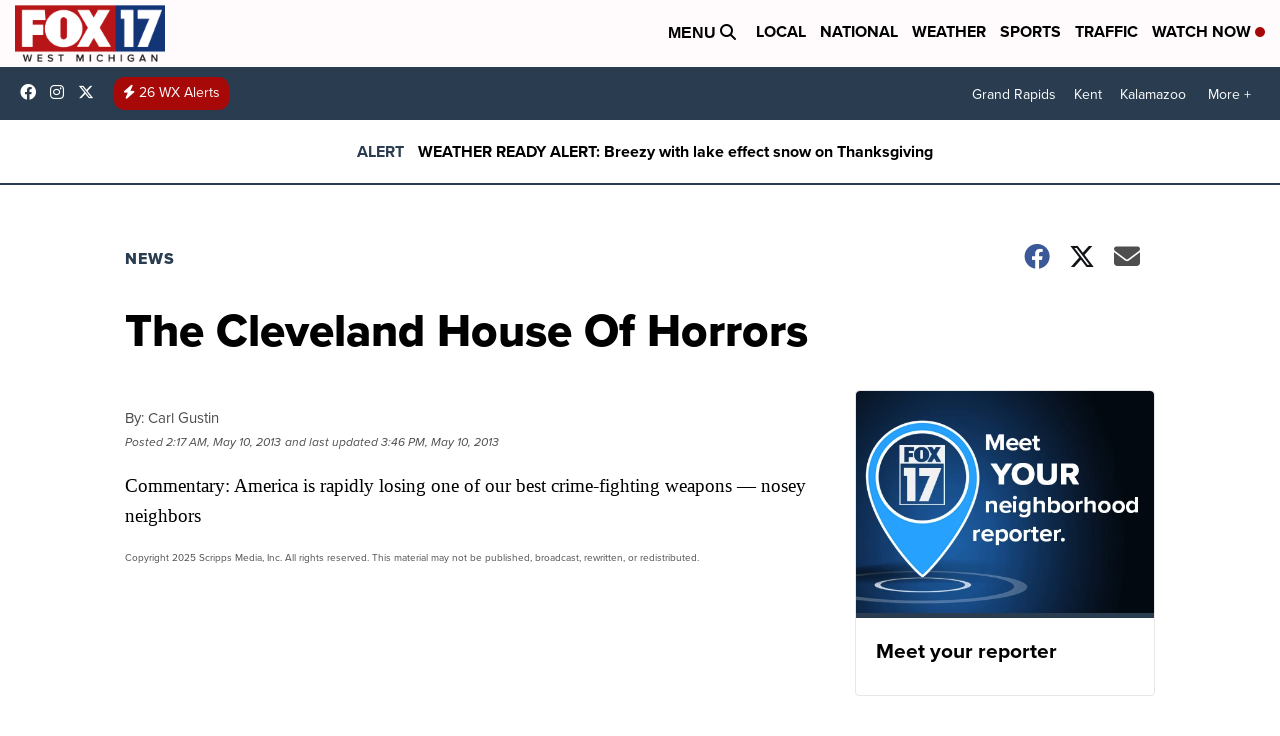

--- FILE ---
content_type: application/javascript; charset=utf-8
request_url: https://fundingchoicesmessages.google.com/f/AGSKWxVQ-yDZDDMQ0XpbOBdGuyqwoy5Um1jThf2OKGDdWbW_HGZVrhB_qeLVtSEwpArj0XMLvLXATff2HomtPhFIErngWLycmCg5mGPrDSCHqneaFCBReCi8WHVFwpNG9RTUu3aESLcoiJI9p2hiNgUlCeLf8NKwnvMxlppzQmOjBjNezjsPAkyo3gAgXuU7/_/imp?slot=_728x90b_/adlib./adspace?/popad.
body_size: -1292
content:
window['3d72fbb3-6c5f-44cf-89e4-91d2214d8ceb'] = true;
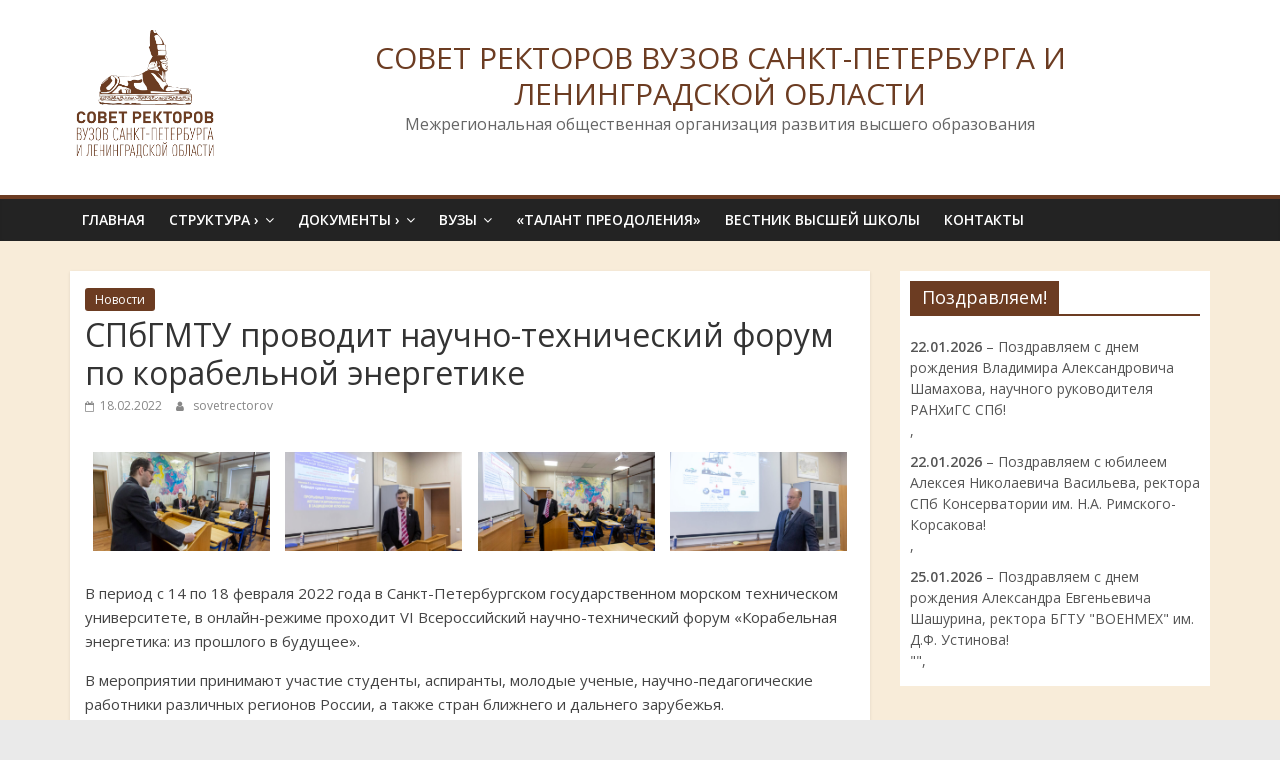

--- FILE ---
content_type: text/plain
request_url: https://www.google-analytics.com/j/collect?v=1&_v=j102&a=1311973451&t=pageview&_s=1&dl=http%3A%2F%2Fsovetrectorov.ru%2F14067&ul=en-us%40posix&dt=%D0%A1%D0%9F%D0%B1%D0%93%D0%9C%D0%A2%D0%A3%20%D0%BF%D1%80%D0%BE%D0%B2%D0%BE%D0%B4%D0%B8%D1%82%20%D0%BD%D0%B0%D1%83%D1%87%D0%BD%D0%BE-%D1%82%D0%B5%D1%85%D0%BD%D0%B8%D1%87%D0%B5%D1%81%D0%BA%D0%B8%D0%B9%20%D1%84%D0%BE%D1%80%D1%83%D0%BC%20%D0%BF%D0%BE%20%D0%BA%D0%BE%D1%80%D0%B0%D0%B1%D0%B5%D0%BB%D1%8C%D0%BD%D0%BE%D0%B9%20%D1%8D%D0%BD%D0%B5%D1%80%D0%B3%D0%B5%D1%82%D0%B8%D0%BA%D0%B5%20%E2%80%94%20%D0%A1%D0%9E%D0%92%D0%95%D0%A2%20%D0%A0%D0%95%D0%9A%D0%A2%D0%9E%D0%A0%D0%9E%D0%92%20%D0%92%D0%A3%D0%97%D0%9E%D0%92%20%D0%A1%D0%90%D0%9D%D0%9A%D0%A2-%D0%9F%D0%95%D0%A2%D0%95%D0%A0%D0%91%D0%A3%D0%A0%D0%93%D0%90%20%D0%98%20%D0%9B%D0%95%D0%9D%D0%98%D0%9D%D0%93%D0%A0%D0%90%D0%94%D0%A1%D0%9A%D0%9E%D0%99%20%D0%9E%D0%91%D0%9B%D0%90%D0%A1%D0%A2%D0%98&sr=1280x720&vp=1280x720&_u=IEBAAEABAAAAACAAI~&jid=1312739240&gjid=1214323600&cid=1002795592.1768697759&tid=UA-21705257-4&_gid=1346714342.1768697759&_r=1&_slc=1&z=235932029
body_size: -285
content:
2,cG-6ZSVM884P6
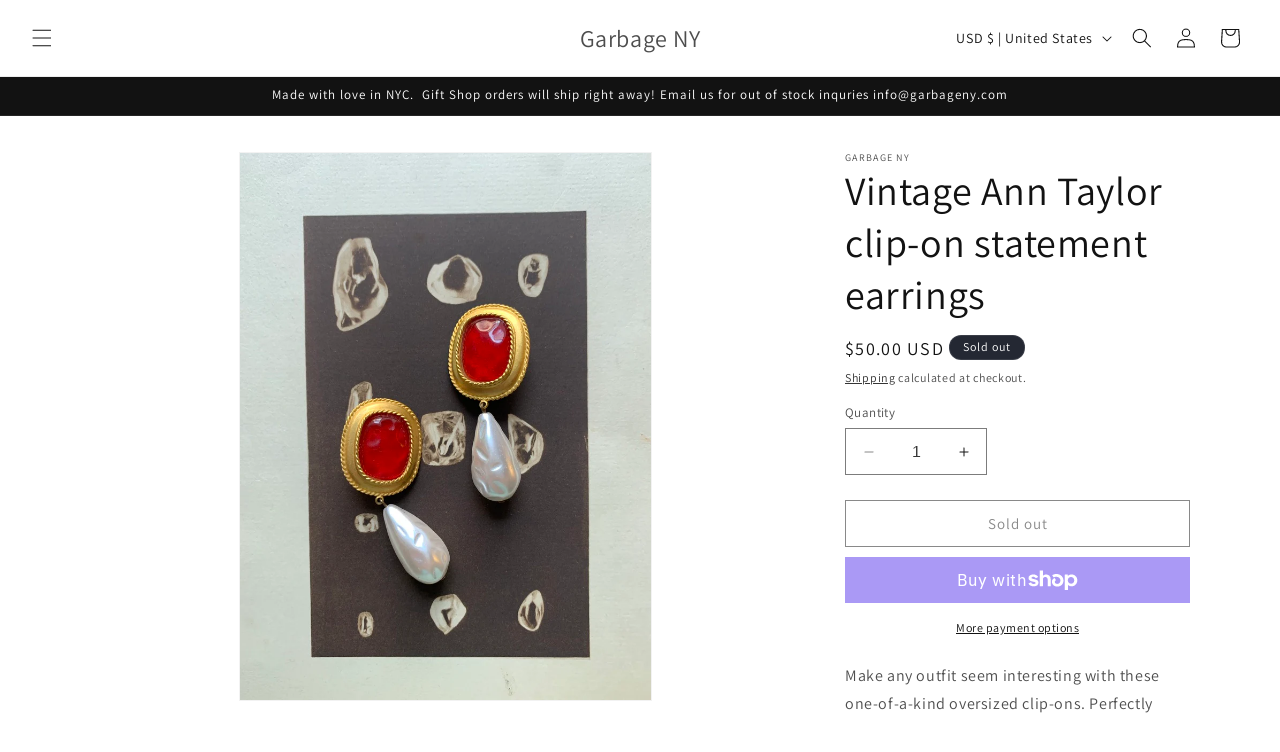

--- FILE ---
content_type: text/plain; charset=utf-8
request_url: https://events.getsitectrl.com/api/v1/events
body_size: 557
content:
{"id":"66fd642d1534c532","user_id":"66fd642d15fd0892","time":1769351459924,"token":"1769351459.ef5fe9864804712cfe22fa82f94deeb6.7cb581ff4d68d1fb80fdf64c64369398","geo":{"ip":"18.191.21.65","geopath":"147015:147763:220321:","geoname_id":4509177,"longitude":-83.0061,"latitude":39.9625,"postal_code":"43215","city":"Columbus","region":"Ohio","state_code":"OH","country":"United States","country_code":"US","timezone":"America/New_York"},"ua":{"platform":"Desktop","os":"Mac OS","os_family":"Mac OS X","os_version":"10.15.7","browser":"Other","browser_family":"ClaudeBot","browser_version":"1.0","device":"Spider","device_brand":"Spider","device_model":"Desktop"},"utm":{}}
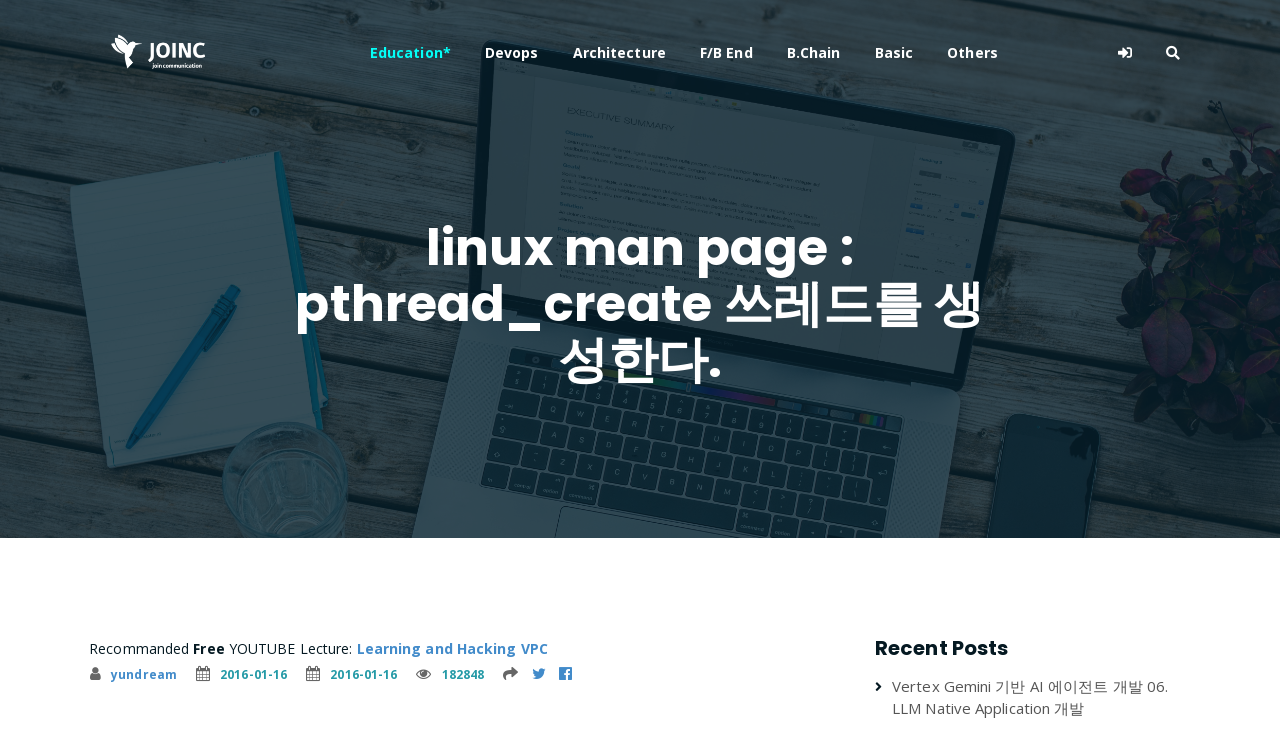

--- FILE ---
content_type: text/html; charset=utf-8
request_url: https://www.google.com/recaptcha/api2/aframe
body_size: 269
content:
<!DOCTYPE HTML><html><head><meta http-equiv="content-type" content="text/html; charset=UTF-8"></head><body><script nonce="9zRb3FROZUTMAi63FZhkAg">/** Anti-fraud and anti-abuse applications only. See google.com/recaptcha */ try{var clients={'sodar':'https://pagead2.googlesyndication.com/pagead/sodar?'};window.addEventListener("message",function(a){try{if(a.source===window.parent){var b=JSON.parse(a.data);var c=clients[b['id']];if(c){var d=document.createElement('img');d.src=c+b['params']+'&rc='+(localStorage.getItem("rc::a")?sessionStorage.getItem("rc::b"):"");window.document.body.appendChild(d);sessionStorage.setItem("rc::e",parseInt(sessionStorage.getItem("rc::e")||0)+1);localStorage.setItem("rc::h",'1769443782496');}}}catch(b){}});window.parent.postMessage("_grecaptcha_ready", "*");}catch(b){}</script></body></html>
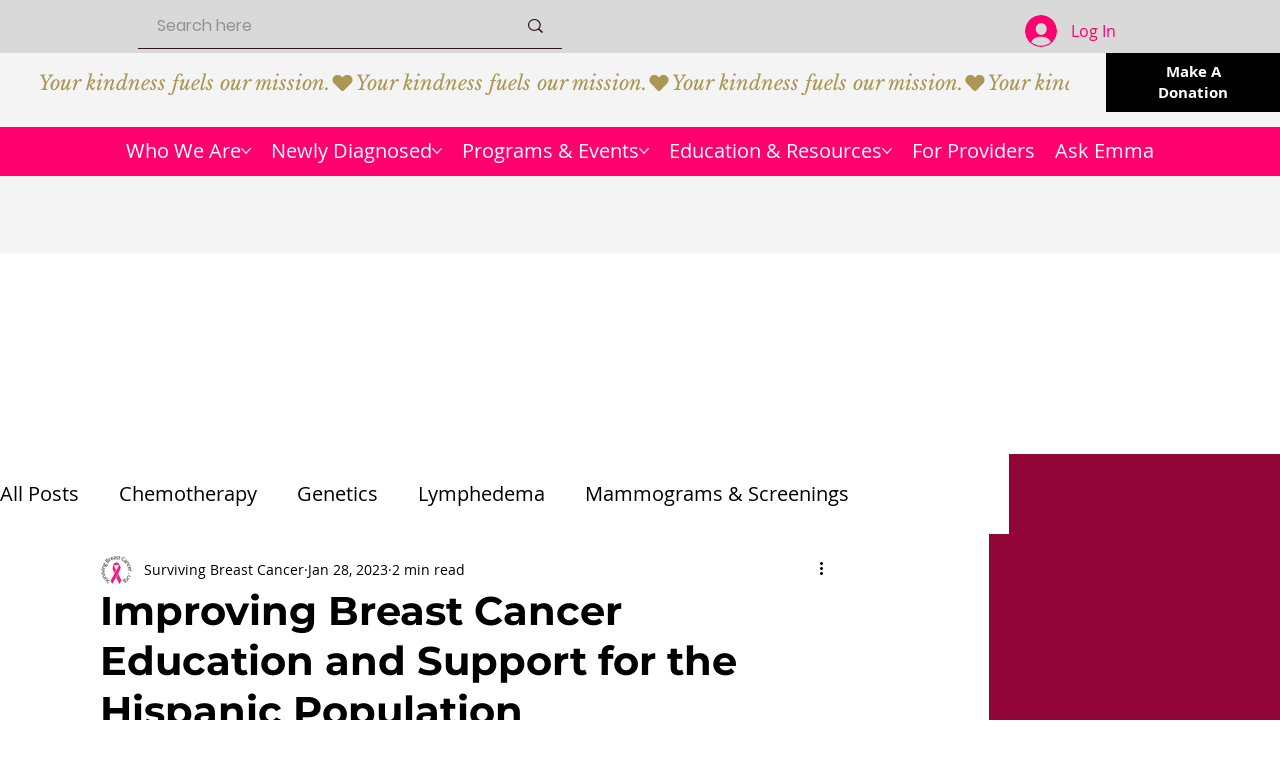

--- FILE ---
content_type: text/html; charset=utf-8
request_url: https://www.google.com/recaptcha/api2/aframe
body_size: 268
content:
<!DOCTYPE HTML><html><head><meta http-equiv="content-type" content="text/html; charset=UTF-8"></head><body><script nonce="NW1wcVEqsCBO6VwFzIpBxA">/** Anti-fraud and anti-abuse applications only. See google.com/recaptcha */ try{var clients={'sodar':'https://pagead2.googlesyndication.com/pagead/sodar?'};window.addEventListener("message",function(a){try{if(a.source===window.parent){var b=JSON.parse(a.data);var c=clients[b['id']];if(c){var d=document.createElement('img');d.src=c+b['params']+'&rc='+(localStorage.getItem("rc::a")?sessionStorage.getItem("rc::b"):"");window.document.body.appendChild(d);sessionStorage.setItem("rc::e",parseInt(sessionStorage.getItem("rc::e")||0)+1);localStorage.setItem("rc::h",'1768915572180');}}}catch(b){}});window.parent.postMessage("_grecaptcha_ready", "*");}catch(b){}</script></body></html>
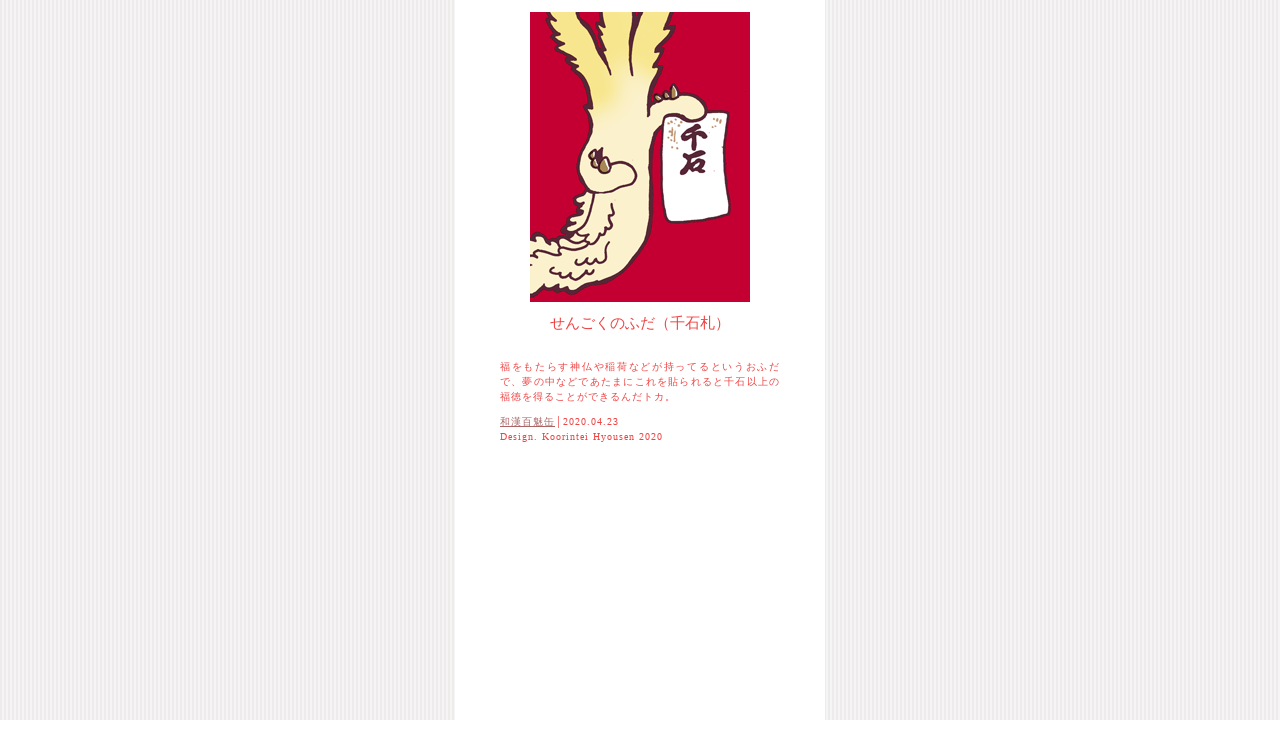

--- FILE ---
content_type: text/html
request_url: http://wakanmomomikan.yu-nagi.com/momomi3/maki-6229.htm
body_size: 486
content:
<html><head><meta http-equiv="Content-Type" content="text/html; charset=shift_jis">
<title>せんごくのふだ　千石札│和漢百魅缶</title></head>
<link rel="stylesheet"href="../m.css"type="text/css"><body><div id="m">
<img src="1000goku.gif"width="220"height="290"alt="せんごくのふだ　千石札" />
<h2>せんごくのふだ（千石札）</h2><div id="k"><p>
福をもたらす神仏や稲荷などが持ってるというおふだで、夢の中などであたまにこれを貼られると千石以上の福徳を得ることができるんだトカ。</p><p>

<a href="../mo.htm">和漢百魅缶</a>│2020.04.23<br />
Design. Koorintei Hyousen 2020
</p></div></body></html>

**WHAT TO WORK ON**
Across the material, report every line that has the word "plain".

**ANSWER BOX**
content_type: text/plain
content_type: text/plain; charset=utf-8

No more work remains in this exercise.